■ PASSAGE SHOWN ■
BEGIN
A chart showing mortality rates based on diets, via a virtual presentation by Dr. Walter Willett, professor of epidemiology, nutrition, and medicine at Harvard University.

The science was strong enough for Willett and the EAT-Lancet Commission to recommend that at least two-thirds of people’s diets should come from plant-based sources whenever possible to ensure healthy eating.

Planted-Based Eating Is Better for the Environment

Human-created greenhouse gas emissions — the leading source of the climate change crisis — come from a variety of sectors: energy, industry, building, and transportation are among them. 

But food production is also a factor.

Processing red meat creates about 150 times the greenhouse gas emissions compared to plant-based sources, while processing other animal products — such as dairy, fish, chicken, and pork — causes about 20 times to 50 times more emissions, Willett said.

“We are on a path leading to ecological disasters and a sick and unstable global population,” he warned. 

He added that the most massive improvement to health and the environment would come from stopping the practice of feeding grains to animals set for slaughter, and instead eating those grains and plants ourselves.

Schrag, the climate guy, cautioned that due to the lengthy time scales associated with climate issues, the unfortunate news is that people’s actions already have committed the planet to centuries of warming — even if people magically stopped all their malignant practices today.

“I think it’s important to be honest as a scientist,” he said. “It remains possible, even likely, that global efforts will fall far short of what is required to prevent massive suffering, both by human societies and by the natural world.”

But then he quoted Darwin, the famous scientist who noted the most adaptable species will survive. People, Schrag added, are “really good” at adapting.

In other words: The situation is urgent. But it’s not completely hopeless.

A Shift to Plant-Based Eating Is Necessary for the Survival of Our Species

Schrag pointed to COVID-19 as an example of how human habits can massively and drastically change. A year ago, he wouldn’t have believed it possible for people — globally — to “shut down” their lives: to limit travel, recreation, and other socializing for nine months or more.

But with the pandemic, that’s happened.

“We’ve seen, with COVID-19, an incredible change driven by unexpected consequences,” he said. “As climate change ramps up, the kind of behavior that seems impossible will become the new reality.”
END
■ SUPPLIED RECORDS ■
BEGIN
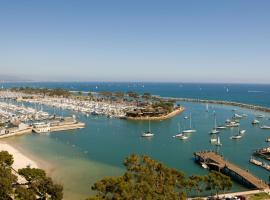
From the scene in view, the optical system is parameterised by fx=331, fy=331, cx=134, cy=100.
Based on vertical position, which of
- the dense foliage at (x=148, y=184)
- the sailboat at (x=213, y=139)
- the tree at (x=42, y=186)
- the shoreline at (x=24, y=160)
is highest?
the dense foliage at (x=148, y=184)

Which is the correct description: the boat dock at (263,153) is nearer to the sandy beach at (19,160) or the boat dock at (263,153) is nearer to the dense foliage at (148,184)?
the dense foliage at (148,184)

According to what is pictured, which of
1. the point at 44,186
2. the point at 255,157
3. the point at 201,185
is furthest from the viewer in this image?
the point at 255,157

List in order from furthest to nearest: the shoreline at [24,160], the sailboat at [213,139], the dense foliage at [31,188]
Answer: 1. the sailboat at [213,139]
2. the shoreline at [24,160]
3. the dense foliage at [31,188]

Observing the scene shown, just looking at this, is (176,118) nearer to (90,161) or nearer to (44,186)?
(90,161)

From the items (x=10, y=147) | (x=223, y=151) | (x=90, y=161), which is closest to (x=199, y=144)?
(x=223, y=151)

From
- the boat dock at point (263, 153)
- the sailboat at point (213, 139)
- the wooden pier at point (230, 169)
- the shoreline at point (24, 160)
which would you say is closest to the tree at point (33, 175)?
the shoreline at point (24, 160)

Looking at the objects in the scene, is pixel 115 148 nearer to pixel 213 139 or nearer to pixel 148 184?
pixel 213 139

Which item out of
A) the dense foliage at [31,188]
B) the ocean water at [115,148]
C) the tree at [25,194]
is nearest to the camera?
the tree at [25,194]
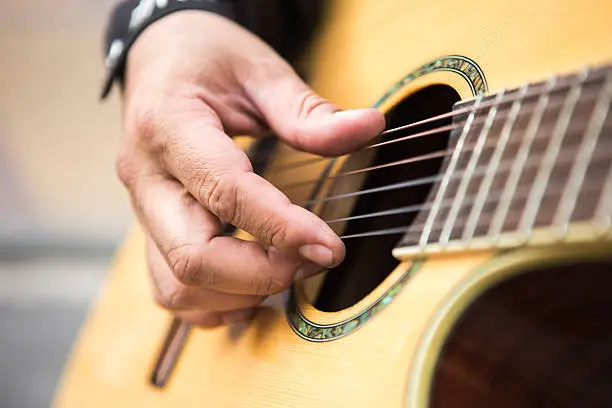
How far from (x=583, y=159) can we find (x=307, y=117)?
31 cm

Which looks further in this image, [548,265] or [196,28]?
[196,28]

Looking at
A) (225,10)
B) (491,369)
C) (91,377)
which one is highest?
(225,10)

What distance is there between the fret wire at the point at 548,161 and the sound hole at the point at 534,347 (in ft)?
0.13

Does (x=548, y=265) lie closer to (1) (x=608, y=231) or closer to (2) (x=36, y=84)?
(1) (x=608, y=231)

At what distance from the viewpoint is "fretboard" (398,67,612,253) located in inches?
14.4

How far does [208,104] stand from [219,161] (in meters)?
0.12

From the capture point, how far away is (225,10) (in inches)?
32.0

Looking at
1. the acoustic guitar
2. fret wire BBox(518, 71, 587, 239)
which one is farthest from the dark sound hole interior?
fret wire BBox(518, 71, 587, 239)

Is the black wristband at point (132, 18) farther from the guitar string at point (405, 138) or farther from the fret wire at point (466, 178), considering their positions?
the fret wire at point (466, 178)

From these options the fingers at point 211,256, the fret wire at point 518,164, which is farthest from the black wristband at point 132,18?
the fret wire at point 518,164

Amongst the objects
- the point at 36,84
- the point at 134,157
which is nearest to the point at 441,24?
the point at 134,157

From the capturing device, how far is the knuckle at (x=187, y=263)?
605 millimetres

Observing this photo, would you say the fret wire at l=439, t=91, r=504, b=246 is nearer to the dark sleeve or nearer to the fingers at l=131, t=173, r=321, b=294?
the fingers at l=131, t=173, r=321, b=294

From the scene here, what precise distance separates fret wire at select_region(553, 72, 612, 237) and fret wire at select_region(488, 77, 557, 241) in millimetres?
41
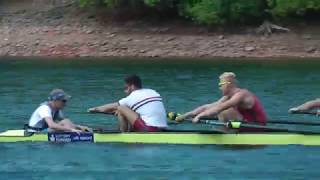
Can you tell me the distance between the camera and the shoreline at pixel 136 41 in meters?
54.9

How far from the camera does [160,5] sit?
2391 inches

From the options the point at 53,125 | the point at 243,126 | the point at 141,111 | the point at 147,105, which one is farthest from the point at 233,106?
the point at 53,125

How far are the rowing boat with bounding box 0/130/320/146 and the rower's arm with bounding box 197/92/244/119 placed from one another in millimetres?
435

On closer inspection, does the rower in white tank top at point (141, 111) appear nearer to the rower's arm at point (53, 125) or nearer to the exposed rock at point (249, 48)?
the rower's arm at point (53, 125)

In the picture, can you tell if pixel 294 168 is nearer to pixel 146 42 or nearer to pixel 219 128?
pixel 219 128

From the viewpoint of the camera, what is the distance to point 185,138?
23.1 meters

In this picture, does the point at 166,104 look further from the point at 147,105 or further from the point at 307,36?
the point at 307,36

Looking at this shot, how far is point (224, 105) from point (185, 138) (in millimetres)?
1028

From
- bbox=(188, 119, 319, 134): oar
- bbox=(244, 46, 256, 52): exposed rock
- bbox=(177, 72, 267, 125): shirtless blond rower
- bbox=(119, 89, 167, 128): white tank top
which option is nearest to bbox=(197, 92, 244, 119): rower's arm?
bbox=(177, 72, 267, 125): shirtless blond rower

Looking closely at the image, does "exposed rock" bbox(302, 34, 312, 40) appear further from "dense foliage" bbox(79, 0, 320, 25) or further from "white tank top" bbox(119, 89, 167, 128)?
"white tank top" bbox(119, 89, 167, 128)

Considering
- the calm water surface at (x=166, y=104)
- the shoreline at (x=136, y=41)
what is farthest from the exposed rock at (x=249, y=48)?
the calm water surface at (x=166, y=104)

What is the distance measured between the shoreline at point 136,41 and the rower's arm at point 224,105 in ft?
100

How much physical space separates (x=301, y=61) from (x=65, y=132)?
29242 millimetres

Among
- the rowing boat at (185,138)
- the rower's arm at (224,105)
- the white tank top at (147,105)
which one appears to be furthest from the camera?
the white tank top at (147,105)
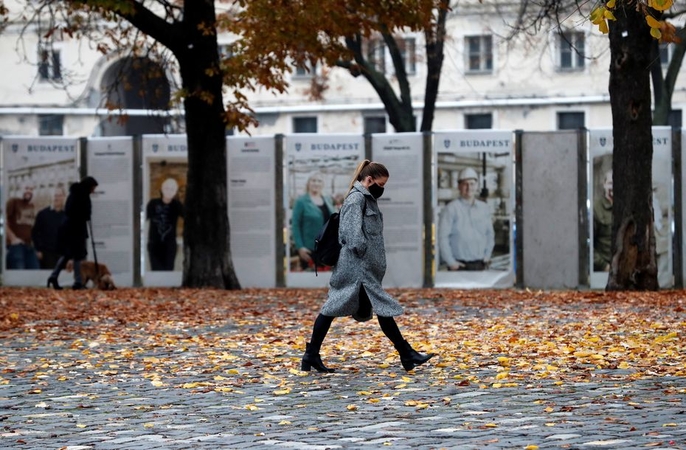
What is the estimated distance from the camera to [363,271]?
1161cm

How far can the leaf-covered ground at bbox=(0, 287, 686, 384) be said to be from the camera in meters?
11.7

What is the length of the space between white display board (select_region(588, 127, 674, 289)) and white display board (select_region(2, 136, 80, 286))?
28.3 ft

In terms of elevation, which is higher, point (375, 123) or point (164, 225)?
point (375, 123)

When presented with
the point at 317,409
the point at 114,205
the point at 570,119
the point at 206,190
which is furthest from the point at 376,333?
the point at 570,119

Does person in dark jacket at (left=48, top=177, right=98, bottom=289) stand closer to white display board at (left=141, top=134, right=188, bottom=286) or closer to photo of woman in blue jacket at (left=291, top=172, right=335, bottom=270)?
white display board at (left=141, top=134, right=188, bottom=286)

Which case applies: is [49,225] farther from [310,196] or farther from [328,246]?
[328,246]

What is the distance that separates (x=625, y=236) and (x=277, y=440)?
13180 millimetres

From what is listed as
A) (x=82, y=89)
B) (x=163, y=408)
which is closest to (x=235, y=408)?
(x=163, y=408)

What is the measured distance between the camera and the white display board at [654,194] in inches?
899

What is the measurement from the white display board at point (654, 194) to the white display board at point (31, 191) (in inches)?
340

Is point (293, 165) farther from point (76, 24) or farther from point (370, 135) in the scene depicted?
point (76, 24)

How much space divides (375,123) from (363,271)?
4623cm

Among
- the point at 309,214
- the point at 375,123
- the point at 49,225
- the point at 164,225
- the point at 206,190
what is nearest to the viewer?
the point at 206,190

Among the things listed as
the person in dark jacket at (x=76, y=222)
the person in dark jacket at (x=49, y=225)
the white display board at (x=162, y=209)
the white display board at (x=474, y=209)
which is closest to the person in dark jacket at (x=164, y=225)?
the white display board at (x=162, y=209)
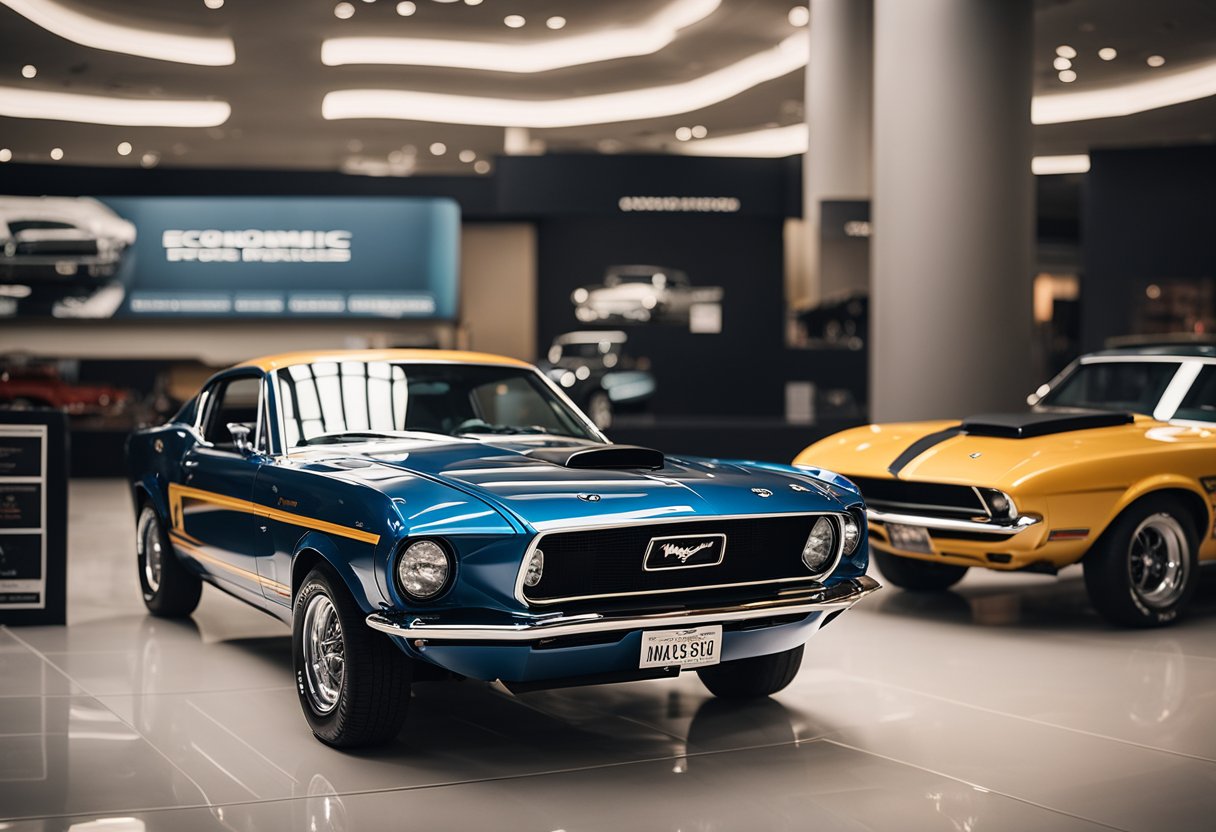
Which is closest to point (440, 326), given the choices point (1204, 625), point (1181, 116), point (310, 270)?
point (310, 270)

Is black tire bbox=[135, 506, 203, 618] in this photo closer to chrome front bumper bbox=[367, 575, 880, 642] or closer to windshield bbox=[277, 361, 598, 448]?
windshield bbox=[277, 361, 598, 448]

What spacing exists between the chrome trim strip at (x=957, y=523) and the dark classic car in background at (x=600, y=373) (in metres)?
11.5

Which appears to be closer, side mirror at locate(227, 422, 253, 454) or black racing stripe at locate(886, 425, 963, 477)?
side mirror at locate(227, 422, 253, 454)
END
■ PROMPT 1 ■
Answer these questions using the passage on plant-based eating and climate change.
(a) What share of people's diets did Willett and the EAT-Lancet Commission recommend should come from plant-based sources?
(b) About how many times the greenhouse gas emissions of plant-based sources does processing red meat create?
(c) Which famous scientist did Schrag quote?
■ PROMPT 2 ■
Resume the passage on plant-based eating and climate change, starting after its last sentence.

■ EXERCISE OUTPUT 1 ■
(a) At least two-thirds, whenever possible.
(b) About 150 times.
(c) Darwin.

■ EXERCISE OUTPUT 2 ■
Reiley, the Washington Post reporter, said that about 50 million people in the United States are “food insecure” — a term used to describe people who don’t have reliable access to healthy, affordable food. 

In communities where the nearest “grocery store” is a dollar store, plant-based options are often limited, she said.

But Willett noted that public assistance programs, like SNAP and WIC, cover vegetables and healthy options. He said the biggest factors he’s found that are holding back people — including those from low-income communities — from eating more plants is not a lack of money, but a lack of knowledge. People often don’t know how to prepare vegetables or make them taste good, he said. 

Reiley added that many people in today’s fast-paced and time-crunched world also shy away from plant-based recipes that require hours of preparation, such as cooking fresh beans.

But those setbacks are not insurmountable.

Willett said studies have shown that plant-based eating, in the long run, can actually be much less expensive than purchasing animal-derived products. 

And while plant-based alternatives, such as the “Beyond Burger,” remain too expensive currently for the everyday person, that’s also likely to change as demand increases, he said.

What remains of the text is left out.